|Date(s):||1830 to 1840|
|Tag(s):||African-Americans, Arts/Leisure, Race-Relations, Urban-Life/Boosterism|
|Course:||“Rise And Fall of the Slave South,” University of Virginia|
At some point in the early 1830's-all the author knows is before 1840-the Annals of Augusta County, a county historical record, relate the death of a free black man who lived in Staunton, Virginia. Tom Evans was his name-or Uncle Tom as he was called. Mr. Evans had been, at one point, the body servant of a Major Willis and had served with his master in the Revolutionary War. He had lived in Staunton for some time.

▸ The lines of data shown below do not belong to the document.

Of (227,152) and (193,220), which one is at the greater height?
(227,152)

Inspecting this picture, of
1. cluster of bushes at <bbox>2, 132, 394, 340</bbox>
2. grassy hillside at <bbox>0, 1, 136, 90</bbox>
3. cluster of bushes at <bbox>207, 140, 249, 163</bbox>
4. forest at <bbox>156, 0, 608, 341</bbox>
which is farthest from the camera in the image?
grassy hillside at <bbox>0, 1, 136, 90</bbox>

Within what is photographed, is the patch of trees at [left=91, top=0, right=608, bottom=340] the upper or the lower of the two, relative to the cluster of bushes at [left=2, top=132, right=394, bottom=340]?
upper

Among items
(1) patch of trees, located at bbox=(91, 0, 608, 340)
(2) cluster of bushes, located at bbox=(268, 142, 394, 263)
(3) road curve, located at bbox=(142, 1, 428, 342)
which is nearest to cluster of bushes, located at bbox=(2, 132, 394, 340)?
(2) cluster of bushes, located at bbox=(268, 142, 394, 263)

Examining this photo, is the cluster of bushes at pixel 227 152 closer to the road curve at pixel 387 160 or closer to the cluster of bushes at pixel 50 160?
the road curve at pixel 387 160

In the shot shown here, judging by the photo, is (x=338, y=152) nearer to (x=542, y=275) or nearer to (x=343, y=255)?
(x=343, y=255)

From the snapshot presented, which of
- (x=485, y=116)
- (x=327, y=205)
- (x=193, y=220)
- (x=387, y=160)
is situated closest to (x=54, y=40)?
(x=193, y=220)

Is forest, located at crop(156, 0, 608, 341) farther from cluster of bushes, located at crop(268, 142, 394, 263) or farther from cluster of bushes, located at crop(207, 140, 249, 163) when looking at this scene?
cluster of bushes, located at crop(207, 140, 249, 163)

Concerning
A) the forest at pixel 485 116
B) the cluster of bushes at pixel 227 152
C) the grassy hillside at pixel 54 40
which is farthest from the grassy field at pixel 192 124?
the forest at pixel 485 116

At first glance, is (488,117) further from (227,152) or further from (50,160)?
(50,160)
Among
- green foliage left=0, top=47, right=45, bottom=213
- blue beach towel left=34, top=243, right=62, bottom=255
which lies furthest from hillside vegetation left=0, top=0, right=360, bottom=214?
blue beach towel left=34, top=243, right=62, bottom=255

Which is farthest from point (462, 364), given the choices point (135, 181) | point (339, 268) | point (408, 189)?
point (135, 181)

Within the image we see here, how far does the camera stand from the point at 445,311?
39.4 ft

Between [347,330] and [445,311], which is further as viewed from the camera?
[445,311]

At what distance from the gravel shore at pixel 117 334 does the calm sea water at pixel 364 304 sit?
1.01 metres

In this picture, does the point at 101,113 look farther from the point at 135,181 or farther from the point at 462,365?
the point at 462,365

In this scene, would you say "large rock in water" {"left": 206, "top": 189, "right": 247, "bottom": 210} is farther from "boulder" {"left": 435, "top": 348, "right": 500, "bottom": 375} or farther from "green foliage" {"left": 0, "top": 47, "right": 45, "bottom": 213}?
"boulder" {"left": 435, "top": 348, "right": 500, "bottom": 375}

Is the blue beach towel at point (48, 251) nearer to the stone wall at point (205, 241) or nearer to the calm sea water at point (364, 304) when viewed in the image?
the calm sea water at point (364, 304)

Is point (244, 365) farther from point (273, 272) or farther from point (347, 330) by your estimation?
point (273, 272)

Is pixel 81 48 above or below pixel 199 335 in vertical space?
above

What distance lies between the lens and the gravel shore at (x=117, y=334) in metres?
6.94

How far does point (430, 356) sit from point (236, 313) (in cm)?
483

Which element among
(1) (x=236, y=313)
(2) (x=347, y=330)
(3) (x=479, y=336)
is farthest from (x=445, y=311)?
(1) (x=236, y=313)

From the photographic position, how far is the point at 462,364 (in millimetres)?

Evans was a small, very black, and very pompous negro, the author, Joseph Wadell wrote. He never forgot that he was 'a hero of the Revolution,' and therefore never laughed and rarely smiled. Wadell goes on to point out that Tom liked to use big words. His main claim to celebrity though, came from his propensity to wear his Revolutionary War uniform-cocked-hat, coat, and red short-breeches- on the 4th of July. He promenaded the streets to the public amusement and his own profit in the way of small coin levied by him on patriotic citizens. In Wadell's words, it is possible to hear a hint of ugliness that is reminiscent of the way free blacks were upbraided in Franklin, Pennsylvania in Edward Ayers', In the Presence of mine Enemies. The free blacks were denigrated as saucy and were chided for being too confident in the presence of whites. The same sense of perceived threat can be seen in Wadell's words as well. Tom seemed to hold himself with the respect of a white man for having taken part in the Revolutionary war and so he is called Very pompous and is made fun of for using long words. The sarcasm with which Wadell calls a hero of the Revolution is readily apparent. The disparagement of the black man is a sign of the insecurity which pervaded white and black relations in the North and South.